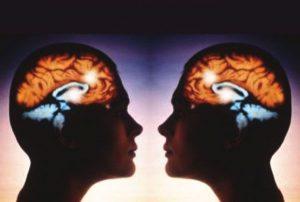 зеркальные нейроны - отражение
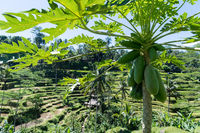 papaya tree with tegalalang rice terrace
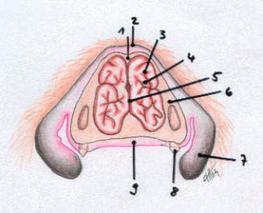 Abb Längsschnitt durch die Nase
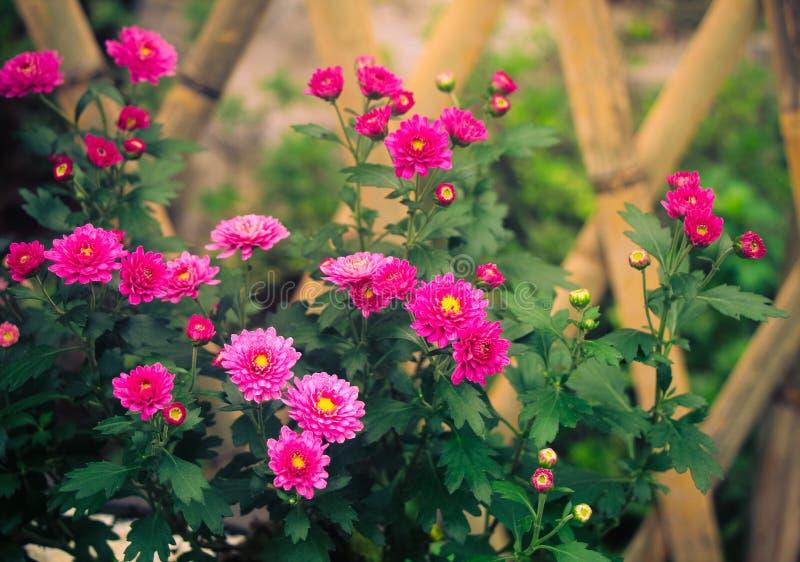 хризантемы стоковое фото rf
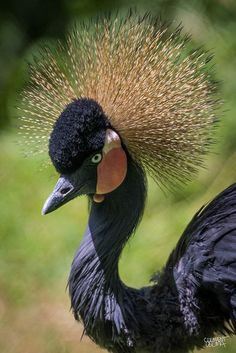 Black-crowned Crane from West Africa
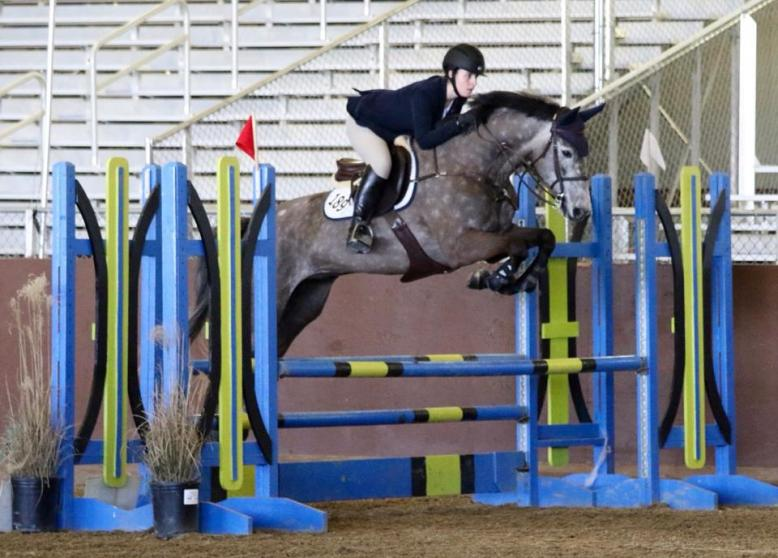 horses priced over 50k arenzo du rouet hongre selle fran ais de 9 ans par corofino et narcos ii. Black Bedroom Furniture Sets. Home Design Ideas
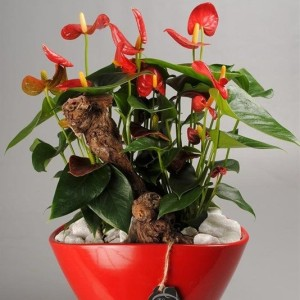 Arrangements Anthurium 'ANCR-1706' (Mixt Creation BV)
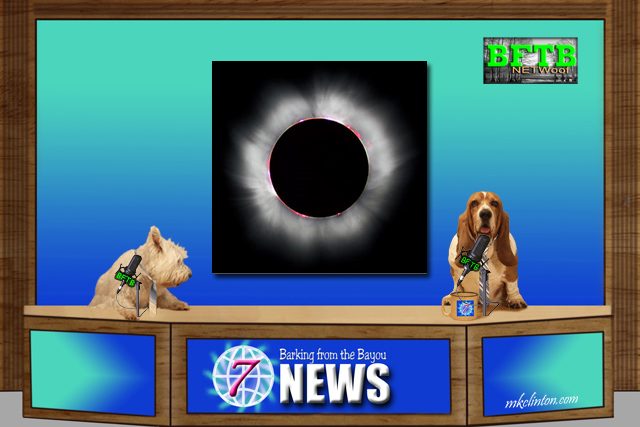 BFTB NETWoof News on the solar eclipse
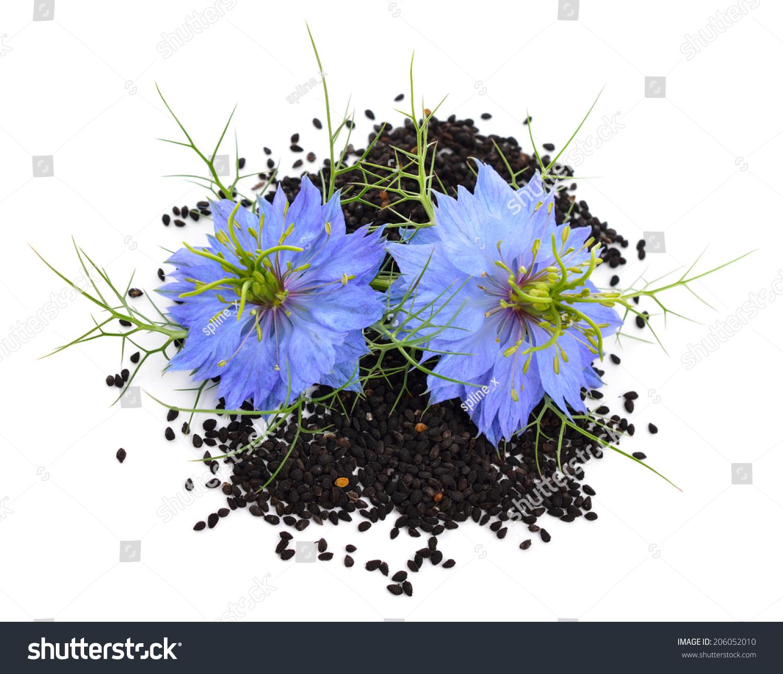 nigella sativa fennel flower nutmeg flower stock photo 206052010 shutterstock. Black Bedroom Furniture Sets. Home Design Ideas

————

■ **YOUR TASK**:
A verbatim copy of the entries, stripped of pictures, should be produced.

■ **TASK SOLUTION**:
 зеркальные нейроны - отражение
 papaya tree with tegalalang rice terrace
 Abb Längsschnitt durch die Nase
 хризантемы стоковое фото rf
 Black-crowned Crane from West Africa
 horses priced over 50k arenzo du rouet hongre selle fran ais de 9 ans par corofino et narcos ii. Black Bedroom Furniture Sets. Home Design Ideas
 Arrangements Anthurium 'ANCR-1706' (Mixt Creation BV)
 BFTB NETWoof News on the solar eclipse
 nigella sativa fennel flower nutmeg flower stock photo 206052010 shutterstock. Black Bedroom Furniture Sets. Home Design Ideas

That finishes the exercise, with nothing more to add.